The hashtag #YouGoodMan began a day after Kid Cudi announced that he had checked into rehab for depression and suicidal urges.
In a Facebook post, the hip-hop artist and actor said that he felt ashamed about what he needed to share, to “be a leader and hero to so many while admitting I’ve been living a lie.”
The artist, whose real name is Scott Mescudi, said he checked himself into a facility on Monday, and that if he hadn’t, he “would’ve done something” to himself.
The hashtag being used on Wednesday was created by Dayna Lynn Nuckolls and her friend — who asked to be identified only by his Twitter handle, @TheCosby.
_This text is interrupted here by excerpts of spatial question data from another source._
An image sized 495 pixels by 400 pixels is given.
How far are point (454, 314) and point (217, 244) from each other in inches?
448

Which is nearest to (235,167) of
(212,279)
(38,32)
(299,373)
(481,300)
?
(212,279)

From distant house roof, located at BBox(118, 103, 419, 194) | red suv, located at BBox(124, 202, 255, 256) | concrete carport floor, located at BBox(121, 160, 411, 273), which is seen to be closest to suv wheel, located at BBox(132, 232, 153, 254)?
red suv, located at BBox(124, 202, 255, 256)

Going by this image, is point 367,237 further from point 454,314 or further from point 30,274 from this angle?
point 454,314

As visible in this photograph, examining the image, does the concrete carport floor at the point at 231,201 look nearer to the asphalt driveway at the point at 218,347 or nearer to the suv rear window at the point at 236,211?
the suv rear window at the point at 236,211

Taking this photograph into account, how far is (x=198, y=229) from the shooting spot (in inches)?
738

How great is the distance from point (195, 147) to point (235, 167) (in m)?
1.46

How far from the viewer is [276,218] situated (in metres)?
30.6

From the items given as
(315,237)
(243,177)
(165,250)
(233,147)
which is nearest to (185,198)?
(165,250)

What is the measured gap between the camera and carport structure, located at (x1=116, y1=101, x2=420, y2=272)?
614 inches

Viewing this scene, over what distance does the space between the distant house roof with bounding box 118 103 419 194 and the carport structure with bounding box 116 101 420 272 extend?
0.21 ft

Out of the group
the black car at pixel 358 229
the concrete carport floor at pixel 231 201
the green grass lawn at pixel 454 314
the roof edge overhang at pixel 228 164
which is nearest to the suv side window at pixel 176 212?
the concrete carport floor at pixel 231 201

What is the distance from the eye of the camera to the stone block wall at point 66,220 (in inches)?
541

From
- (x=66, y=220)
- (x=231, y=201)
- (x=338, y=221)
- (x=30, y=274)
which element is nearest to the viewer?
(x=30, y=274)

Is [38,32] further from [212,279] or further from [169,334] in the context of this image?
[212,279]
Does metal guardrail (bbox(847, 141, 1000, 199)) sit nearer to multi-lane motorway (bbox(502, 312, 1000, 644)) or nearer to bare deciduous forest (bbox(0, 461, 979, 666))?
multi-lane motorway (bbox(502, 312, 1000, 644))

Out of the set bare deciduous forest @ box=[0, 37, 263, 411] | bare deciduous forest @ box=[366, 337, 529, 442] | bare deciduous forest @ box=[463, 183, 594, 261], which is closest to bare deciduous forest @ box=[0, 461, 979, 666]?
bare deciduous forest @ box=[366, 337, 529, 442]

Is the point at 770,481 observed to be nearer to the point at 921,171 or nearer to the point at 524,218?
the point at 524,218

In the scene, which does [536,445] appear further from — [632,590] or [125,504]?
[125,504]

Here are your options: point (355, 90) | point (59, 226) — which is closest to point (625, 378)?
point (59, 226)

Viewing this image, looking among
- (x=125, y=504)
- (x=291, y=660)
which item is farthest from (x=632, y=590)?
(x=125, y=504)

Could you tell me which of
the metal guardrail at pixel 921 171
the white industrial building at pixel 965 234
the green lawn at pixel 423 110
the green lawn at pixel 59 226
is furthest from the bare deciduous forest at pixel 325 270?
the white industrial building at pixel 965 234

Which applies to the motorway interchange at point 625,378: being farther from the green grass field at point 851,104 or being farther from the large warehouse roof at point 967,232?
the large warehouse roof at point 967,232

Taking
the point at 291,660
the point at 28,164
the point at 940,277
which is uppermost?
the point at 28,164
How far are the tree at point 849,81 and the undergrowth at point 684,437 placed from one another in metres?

Both told BuzzFeed News they wanted to create a space for black men to connect on the topic of mental illnesses.
Nuckolls, an artist and musician who lives in Chicago, said that Kid Cudi’s statement Tuesday night resonated with her.
“I had just been having a conversation with a black man close to me about getting professional help about his trauma,” she said.
“When I saw that someone with so much to gain, but also so much to lose in sharing something personal like that came forward, it made me happy because it opened the door and gave others permission to do the same,” she added.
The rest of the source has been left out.